**EXERCISE PROMPT:**
Begin at the line that has "Which object from" and stop after the line that has "Answer: point (233, 92)". Write those lines of the data out again, putting "ruler graduation mark" in place of "ruler tick mark" and changing nothing else.

**PROVIDED DATA:**
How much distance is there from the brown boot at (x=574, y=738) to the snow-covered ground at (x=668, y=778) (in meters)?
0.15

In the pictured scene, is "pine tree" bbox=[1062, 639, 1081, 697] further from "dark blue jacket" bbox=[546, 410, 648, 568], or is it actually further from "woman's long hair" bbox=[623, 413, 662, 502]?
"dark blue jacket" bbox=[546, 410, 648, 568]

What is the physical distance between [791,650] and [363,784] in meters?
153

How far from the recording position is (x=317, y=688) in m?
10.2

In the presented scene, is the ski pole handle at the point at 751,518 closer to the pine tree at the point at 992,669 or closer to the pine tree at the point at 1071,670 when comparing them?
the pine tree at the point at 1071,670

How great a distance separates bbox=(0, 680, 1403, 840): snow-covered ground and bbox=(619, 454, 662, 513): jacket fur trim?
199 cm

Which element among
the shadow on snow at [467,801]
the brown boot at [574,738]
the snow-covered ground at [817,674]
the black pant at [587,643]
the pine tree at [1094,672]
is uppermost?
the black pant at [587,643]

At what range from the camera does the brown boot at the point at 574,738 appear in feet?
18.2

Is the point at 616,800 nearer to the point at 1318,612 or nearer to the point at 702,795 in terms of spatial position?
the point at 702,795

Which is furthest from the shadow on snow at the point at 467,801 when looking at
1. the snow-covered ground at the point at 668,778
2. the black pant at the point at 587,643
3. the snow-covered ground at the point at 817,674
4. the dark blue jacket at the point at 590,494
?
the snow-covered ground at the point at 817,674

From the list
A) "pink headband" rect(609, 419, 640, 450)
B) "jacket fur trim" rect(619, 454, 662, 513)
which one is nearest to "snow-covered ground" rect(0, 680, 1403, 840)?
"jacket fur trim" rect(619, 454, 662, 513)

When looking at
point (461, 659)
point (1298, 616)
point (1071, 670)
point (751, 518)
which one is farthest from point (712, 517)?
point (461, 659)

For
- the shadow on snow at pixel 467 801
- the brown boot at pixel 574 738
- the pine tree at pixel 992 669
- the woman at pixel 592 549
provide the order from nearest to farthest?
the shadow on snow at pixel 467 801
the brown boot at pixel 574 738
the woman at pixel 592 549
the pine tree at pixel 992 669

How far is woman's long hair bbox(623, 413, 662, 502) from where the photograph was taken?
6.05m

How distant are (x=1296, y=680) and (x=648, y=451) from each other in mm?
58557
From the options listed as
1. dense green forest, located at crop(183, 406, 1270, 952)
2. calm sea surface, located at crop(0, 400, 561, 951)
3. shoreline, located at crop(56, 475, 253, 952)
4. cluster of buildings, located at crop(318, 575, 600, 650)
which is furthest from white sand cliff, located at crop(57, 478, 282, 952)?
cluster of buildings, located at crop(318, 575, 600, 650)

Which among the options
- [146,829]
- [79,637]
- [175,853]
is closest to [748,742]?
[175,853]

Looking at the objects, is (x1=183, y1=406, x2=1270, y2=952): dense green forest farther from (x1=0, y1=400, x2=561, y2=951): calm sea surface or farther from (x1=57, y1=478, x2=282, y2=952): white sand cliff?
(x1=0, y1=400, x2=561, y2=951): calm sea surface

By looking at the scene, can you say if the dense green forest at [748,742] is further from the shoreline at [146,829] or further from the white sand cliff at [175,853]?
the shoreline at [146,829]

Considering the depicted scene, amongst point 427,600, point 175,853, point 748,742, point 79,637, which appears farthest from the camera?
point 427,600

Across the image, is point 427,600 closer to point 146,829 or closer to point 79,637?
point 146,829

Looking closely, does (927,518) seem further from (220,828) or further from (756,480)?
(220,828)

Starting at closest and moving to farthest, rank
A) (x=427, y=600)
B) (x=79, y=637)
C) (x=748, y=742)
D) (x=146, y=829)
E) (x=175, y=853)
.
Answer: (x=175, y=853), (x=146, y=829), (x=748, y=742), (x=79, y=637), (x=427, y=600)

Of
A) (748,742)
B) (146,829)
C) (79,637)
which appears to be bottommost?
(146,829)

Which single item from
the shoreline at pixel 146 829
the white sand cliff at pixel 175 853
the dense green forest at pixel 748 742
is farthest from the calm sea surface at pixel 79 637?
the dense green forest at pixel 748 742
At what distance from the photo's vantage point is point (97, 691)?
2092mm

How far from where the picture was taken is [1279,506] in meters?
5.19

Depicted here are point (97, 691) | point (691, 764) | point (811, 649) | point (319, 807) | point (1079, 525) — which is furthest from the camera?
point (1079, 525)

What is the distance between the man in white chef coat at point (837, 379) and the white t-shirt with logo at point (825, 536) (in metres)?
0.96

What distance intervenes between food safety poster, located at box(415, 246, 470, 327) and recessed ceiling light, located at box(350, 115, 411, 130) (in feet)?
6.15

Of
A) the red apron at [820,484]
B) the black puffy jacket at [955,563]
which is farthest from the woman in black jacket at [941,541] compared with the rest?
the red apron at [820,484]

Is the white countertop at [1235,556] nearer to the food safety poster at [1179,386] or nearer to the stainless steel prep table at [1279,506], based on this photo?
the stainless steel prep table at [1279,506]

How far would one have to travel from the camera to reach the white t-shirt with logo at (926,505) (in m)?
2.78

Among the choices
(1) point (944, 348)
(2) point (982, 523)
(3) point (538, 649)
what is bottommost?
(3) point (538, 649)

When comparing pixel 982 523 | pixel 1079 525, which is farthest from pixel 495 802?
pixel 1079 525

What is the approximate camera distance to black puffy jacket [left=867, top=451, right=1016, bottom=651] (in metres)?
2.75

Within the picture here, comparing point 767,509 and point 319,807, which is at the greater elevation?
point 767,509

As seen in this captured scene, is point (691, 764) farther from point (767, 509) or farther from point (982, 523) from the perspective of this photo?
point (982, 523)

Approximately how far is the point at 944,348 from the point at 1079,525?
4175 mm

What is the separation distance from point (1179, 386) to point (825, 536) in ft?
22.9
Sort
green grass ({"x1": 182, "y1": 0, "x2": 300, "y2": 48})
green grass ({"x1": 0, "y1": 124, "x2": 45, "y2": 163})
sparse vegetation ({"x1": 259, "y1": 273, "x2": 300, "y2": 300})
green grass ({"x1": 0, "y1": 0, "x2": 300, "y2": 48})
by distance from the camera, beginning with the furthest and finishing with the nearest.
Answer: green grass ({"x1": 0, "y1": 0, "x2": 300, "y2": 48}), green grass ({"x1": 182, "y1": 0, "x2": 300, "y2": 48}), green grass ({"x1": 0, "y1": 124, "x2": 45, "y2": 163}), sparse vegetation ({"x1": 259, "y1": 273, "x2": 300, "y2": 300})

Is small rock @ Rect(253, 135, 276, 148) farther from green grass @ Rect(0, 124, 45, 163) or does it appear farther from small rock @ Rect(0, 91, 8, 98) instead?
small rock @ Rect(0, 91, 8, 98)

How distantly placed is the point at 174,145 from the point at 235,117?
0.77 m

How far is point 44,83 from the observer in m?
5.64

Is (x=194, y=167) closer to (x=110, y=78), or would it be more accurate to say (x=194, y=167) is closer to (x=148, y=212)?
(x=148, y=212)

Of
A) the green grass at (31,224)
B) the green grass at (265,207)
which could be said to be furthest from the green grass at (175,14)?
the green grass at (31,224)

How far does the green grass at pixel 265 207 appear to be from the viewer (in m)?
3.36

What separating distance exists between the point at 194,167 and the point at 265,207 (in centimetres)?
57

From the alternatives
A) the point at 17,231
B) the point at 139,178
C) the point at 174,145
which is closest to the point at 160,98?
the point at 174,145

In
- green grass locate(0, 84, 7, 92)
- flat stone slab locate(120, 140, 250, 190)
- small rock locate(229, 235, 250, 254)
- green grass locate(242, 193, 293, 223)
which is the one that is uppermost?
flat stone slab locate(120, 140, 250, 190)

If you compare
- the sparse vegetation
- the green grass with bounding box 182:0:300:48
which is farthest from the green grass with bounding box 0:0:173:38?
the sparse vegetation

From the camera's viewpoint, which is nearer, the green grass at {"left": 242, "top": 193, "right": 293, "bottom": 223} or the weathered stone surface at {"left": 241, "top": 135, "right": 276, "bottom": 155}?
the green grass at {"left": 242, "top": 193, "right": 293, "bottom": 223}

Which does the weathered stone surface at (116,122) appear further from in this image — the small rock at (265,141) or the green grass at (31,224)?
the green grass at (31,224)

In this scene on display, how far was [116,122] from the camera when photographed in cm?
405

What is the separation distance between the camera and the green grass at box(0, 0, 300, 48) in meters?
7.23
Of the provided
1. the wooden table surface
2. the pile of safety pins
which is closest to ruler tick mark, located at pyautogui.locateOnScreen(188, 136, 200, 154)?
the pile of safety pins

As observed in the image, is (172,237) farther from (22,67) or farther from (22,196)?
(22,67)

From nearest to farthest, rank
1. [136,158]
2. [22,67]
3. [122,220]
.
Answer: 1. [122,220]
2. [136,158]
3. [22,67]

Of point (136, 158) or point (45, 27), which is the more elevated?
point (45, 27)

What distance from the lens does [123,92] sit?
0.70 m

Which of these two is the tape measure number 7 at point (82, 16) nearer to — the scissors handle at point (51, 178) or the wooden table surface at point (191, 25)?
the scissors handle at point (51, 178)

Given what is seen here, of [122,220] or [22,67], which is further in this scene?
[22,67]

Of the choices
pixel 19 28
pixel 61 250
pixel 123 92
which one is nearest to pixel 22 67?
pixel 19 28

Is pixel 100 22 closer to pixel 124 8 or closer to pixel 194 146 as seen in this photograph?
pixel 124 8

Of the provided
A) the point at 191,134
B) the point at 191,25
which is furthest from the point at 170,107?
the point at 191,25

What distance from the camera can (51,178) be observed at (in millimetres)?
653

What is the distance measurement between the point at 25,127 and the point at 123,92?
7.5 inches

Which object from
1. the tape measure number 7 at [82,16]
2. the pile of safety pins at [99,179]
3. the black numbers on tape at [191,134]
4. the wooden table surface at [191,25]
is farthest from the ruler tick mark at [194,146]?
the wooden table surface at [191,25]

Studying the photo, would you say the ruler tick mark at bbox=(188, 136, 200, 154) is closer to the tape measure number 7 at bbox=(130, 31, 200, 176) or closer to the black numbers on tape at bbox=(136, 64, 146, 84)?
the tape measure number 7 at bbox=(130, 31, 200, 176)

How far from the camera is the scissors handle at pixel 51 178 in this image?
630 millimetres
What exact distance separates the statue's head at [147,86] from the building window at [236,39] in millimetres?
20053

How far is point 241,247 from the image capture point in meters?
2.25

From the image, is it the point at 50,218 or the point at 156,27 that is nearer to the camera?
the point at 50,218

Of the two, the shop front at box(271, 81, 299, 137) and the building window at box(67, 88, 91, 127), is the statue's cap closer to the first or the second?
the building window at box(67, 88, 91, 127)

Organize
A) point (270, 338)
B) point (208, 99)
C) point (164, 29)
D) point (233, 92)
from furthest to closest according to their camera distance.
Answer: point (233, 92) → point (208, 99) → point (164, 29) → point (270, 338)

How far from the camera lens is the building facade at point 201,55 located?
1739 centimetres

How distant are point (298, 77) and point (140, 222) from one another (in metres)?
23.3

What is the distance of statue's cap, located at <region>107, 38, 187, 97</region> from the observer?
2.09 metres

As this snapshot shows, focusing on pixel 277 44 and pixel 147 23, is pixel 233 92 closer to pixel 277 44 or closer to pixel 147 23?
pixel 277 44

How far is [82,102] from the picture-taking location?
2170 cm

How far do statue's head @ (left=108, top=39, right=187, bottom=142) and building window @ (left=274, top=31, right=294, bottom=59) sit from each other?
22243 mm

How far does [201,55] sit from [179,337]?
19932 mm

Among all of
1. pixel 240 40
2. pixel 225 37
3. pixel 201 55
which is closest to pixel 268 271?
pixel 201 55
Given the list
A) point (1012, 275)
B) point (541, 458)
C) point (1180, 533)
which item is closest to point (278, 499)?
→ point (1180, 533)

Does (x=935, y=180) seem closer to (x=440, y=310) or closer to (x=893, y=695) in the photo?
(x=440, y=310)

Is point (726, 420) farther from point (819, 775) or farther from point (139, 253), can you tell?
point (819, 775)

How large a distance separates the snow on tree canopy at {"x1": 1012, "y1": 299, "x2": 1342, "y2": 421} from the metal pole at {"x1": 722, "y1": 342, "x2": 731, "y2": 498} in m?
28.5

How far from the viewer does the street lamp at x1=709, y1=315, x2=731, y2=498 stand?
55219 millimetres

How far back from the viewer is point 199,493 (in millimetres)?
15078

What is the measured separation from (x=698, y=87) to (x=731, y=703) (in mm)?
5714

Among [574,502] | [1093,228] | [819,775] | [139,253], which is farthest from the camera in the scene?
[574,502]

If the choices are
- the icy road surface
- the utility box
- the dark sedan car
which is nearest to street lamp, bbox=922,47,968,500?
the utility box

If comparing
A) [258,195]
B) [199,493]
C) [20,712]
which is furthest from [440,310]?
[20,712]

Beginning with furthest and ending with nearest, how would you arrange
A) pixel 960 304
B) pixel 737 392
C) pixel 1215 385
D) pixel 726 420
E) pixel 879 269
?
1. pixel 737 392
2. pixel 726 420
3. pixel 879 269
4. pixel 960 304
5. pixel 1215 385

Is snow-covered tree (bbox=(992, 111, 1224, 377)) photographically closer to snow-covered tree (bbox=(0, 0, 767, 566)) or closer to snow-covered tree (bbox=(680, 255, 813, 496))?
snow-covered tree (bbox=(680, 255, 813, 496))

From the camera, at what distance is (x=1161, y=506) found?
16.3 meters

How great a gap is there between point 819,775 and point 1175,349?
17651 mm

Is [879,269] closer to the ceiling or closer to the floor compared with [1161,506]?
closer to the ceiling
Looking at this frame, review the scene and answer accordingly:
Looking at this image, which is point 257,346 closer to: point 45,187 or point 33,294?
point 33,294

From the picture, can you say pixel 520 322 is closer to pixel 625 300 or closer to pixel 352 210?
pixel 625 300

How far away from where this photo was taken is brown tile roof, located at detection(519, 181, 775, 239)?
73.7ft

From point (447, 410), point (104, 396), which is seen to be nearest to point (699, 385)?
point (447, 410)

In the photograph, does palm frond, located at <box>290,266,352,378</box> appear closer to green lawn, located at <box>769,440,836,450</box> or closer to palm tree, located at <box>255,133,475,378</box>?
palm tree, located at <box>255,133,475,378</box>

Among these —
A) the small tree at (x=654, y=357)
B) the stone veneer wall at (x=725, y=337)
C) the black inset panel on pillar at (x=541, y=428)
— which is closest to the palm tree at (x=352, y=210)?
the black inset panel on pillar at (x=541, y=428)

**FULL SOLUTION:**
Which object from
1. the tape measure number 7 at [82,16]
2. the pile of safety pins at [99,179]
3. the black numbers on tape at [191,134]
4. the wooden table surface at [191,25]
is farthest from the ruler graduation mark at [194,146]?
the wooden table surface at [191,25]

Studying the photo, would you say the ruler graduation mark at bbox=(188, 136, 200, 154) is closer to the tape measure number 7 at bbox=(130, 31, 200, 176) or closer to the black numbers on tape at bbox=(136, 64, 146, 84)?
the tape measure number 7 at bbox=(130, 31, 200, 176)

How far from the camera is the scissors handle at pixel 51 178 in this image?
630 millimetres
What exact distance separates the statue's head at [147,86] from the building window at [236,39] in millimetres?
20053

How far is point 241,247 from the image capture point in meters?
2.25

From the image, is it the point at 50,218 or the point at 156,27 that is nearer to the camera?
the point at 50,218

Of the two, the shop front at box(271, 81, 299, 137) and the building window at box(67, 88, 91, 127), is the statue's cap closer to the first or the second?
the building window at box(67, 88, 91, 127)

Organize
A) point (270, 338)
B) point (208, 99)
C) point (164, 29)
D) point (233, 92)
from furthest to closest according to their camera distance.
Answer: point (233, 92) → point (208, 99) → point (164, 29) → point (270, 338)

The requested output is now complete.